= Voter Authority Certificate =

UK voter identification

The Voter Authority Certificate (VAC) is a type of voter identification that can be obtained by an eligible United Kingdom voter in lieu of other photo identification (for example, a passport, a full or provisional driving licence, or other eligible document) that a voter may not have. The VAC Web site states that "Your Voter Authority Certificate cannot be used as proof of identification for other reasons, for example to prove your age."

This service was established with the Elections Act 2022, which requires voter ID in English local, PCC, and UK-wide elections for the first time. The lack of a national ID card in the UK and non-universal adoption of other forms of ID necessitated this service. Proof of identity with photograph is only required for voting in person. As the Act only covers English local, PCC, and UK-wide elections, voters in Scottish Parliament, Scottish local, Senedd/Welsh Parliament, and Welsh local elections are not required to present a voter ID.

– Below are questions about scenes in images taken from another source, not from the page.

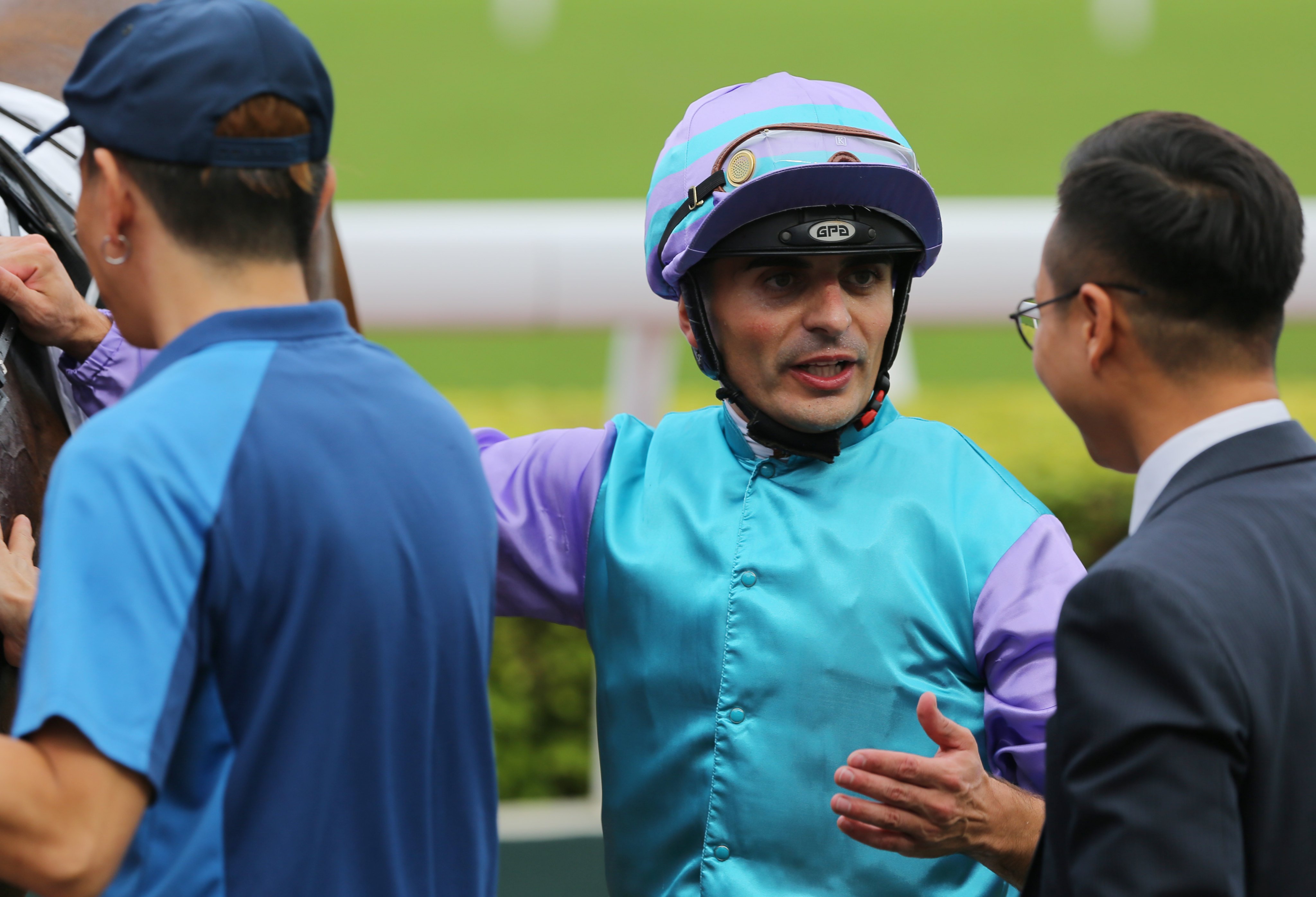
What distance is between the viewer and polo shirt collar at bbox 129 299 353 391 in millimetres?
Answer: 1543

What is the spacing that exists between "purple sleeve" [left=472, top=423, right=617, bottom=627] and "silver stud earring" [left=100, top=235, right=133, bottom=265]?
0.74 metres

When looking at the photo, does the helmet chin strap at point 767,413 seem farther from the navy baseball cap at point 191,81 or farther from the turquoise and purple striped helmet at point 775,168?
the navy baseball cap at point 191,81

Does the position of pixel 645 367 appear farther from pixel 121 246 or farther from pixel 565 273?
pixel 121 246

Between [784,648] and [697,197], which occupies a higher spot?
[697,197]

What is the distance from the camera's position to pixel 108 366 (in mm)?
2172

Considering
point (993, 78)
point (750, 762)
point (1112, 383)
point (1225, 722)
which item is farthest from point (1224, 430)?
point (993, 78)

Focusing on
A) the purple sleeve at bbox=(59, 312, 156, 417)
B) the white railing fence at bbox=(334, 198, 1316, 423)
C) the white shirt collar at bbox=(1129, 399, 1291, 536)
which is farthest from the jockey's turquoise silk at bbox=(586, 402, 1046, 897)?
the white railing fence at bbox=(334, 198, 1316, 423)

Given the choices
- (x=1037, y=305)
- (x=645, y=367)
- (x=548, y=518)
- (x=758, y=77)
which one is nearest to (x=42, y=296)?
(x=548, y=518)

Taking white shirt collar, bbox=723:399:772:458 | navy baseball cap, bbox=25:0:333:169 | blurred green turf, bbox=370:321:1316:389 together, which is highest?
navy baseball cap, bbox=25:0:333:169

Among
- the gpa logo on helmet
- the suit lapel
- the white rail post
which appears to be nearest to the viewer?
the suit lapel

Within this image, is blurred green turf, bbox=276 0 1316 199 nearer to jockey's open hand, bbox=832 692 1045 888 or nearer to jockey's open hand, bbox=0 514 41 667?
jockey's open hand, bbox=0 514 41 667

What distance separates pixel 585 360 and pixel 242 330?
29.4ft

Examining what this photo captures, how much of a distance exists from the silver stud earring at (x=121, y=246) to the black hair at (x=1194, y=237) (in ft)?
3.42

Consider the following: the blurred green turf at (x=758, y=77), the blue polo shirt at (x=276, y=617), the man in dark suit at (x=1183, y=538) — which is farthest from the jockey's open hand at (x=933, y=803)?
the blurred green turf at (x=758, y=77)
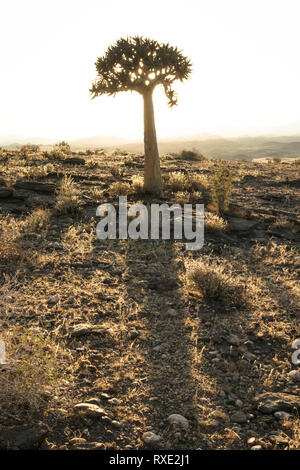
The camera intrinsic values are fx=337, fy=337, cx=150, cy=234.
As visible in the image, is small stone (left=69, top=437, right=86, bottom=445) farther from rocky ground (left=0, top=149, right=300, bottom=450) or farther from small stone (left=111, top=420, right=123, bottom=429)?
small stone (left=111, top=420, right=123, bottom=429)

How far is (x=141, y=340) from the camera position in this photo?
4340mm

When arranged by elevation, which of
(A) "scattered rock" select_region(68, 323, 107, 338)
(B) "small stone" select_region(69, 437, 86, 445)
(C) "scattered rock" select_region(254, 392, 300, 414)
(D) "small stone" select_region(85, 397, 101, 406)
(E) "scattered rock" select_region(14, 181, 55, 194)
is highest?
(E) "scattered rock" select_region(14, 181, 55, 194)

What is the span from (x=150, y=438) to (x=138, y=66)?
373 inches

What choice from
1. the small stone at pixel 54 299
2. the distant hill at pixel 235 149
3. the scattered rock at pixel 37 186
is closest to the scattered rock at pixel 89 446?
the small stone at pixel 54 299

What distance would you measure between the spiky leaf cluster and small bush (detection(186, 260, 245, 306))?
262 inches

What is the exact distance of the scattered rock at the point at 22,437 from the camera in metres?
2.65

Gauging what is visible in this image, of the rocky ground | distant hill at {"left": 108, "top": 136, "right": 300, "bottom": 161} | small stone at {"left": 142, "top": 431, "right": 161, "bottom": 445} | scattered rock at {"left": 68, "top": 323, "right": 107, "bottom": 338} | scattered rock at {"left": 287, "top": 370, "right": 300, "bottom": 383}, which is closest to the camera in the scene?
small stone at {"left": 142, "top": 431, "right": 161, "bottom": 445}

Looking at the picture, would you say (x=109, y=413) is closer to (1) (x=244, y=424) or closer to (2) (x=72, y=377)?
(2) (x=72, y=377)

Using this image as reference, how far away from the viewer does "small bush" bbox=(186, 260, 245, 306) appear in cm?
532

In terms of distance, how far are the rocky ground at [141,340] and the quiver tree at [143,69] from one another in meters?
3.74

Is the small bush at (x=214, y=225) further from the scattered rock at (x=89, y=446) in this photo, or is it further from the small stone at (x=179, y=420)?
the scattered rock at (x=89, y=446)

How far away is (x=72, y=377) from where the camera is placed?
3.35 m

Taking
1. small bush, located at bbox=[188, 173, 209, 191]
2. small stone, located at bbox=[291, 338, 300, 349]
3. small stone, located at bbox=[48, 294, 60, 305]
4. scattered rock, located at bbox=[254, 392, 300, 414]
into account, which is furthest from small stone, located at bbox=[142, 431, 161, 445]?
small bush, located at bbox=[188, 173, 209, 191]
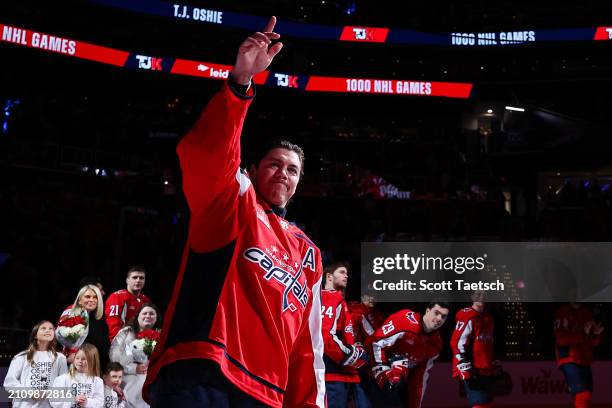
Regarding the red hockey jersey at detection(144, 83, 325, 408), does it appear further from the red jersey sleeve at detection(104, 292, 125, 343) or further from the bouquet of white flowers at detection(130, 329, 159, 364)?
the red jersey sleeve at detection(104, 292, 125, 343)

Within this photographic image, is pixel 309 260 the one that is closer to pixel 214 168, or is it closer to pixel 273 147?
pixel 273 147

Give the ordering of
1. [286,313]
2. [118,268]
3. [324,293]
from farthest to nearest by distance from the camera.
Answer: [118,268], [324,293], [286,313]

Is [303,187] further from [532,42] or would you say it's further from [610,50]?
[610,50]

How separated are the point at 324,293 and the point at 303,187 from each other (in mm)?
11216

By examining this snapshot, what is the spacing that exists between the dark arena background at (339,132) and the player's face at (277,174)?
9778 mm

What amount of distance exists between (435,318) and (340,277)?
1.22m

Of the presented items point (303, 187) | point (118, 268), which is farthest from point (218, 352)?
point (303, 187)

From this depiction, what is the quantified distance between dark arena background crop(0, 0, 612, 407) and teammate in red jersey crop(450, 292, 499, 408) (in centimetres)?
257

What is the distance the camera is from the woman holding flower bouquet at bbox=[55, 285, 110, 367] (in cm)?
797

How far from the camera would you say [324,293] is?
28.1ft

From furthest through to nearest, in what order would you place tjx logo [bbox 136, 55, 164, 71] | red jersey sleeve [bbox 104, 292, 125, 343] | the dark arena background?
tjx logo [bbox 136, 55, 164, 71] < the dark arena background < red jersey sleeve [bbox 104, 292, 125, 343]

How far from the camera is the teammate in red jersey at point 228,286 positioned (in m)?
2.33

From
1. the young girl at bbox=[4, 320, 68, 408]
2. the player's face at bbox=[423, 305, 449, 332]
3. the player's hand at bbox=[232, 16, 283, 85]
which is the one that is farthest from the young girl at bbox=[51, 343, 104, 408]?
the player's hand at bbox=[232, 16, 283, 85]

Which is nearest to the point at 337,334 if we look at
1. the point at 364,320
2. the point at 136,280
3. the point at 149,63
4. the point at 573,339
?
the point at 364,320
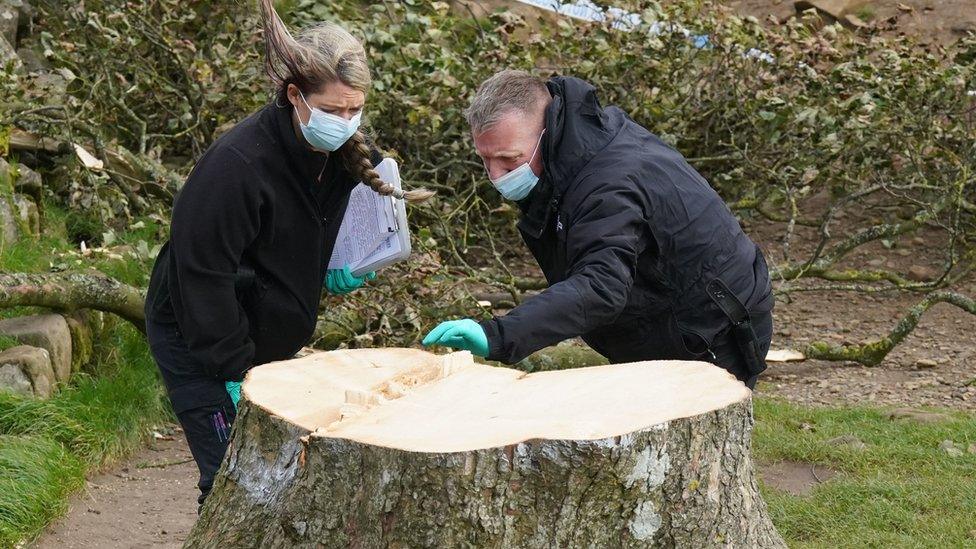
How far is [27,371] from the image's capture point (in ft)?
14.3

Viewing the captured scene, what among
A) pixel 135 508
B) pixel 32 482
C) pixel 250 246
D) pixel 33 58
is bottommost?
pixel 33 58

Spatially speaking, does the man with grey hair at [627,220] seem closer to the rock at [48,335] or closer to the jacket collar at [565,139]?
the jacket collar at [565,139]

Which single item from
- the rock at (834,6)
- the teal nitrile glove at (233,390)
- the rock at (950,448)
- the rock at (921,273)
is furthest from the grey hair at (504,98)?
the rock at (834,6)

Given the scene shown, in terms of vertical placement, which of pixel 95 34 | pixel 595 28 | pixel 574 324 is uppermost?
pixel 574 324

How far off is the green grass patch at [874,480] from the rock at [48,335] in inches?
113

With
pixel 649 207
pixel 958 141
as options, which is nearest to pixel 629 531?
pixel 649 207

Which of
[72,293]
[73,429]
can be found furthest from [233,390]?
[72,293]

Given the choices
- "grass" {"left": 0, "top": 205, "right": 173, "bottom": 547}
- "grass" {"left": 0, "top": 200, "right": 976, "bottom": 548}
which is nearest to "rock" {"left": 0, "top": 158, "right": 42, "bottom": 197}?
"grass" {"left": 0, "top": 205, "right": 173, "bottom": 547}

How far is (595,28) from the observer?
6.55 metres

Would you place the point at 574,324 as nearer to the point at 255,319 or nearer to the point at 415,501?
the point at 415,501

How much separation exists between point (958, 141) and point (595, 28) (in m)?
2.32

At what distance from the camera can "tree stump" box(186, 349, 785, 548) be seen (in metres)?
2.19

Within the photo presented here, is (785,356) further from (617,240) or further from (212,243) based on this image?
(212,243)

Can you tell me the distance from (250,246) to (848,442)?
2815 mm
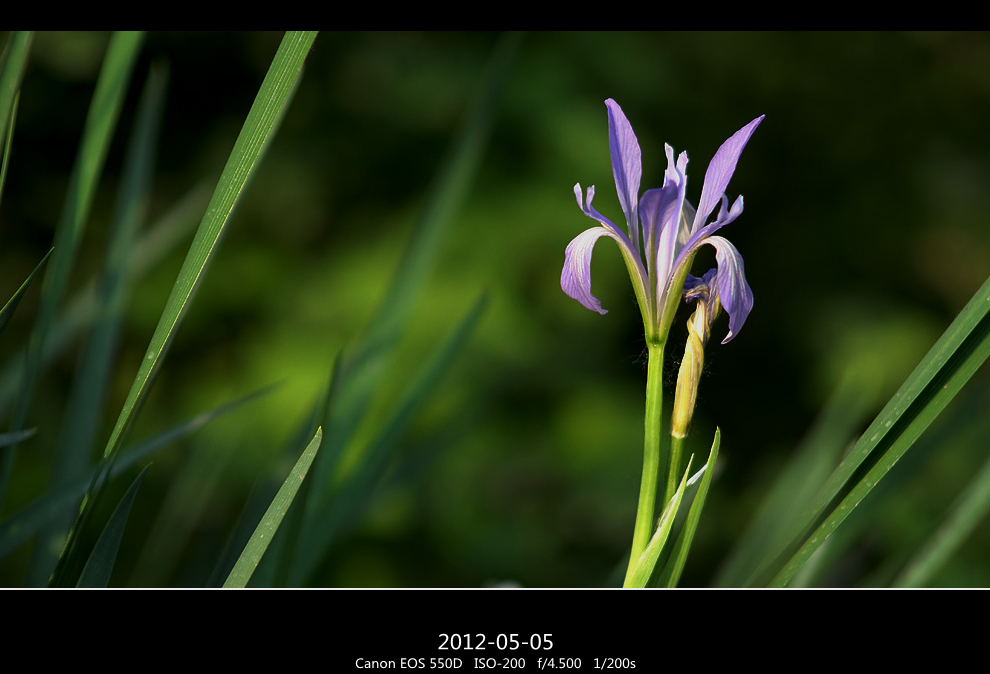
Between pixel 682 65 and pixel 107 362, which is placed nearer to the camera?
pixel 107 362

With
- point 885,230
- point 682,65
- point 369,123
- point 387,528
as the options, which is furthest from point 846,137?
point 387,528

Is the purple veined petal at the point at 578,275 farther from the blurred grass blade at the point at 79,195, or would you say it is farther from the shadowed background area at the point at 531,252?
the shadowed background area at the point at 531,252

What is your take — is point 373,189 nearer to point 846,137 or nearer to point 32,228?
point 32,228

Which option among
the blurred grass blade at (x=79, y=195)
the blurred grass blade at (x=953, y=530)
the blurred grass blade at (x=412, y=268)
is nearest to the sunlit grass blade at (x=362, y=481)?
the blurred grass blade at (x=412, y=268)

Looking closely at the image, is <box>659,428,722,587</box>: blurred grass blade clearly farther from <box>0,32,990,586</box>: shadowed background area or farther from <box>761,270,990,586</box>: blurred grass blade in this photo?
<box>0,32,990,586</box>: shadowed background area

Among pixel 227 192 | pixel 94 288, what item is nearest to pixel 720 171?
pixel 227 192
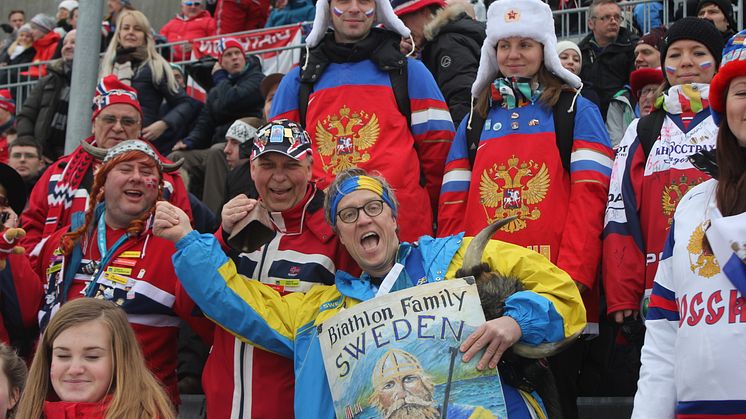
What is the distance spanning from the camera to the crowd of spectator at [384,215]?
436cm

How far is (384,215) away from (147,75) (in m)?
5.39

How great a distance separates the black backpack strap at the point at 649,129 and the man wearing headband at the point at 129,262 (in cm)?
224

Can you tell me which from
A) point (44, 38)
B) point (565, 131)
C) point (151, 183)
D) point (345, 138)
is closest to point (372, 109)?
point (345, 138)

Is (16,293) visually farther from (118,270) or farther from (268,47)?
(268,47)

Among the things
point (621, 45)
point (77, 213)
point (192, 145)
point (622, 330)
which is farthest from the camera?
point (192, 145)

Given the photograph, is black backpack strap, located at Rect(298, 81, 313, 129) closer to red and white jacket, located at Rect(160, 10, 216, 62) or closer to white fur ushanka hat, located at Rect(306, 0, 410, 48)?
white fur ushanka hat, located at Rect(306, 0, 410, 48)

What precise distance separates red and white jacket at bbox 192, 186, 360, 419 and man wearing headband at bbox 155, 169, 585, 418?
121 millimetres

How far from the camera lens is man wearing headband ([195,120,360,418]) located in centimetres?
495

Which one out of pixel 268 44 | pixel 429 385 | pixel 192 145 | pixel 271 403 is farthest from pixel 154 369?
pixel 268 44

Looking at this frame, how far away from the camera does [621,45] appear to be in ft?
29.7

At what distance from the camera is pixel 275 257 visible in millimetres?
5188

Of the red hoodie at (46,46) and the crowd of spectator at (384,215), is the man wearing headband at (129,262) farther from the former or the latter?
the red hoodie at (46,46)

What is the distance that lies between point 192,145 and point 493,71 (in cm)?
470

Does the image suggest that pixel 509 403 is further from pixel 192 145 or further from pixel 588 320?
pixel 192 145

Ahead of the May 2023 local elections, it was reported that only 10,000 people had applied for the certificate, which was just 0.5% of the 2 million people identified as likely lacking any acceptable photo ID. After the elections, research carried out by the Electoral Commission found that only 57% of people were aware that the certificate was available, and only 25,000 were used on polling day.

Shortly before the 2024 general election, it was reported that since their introduction in January 2023, 214,051 applications had been made for the certificate, with 57,418 of those made after the general election was called.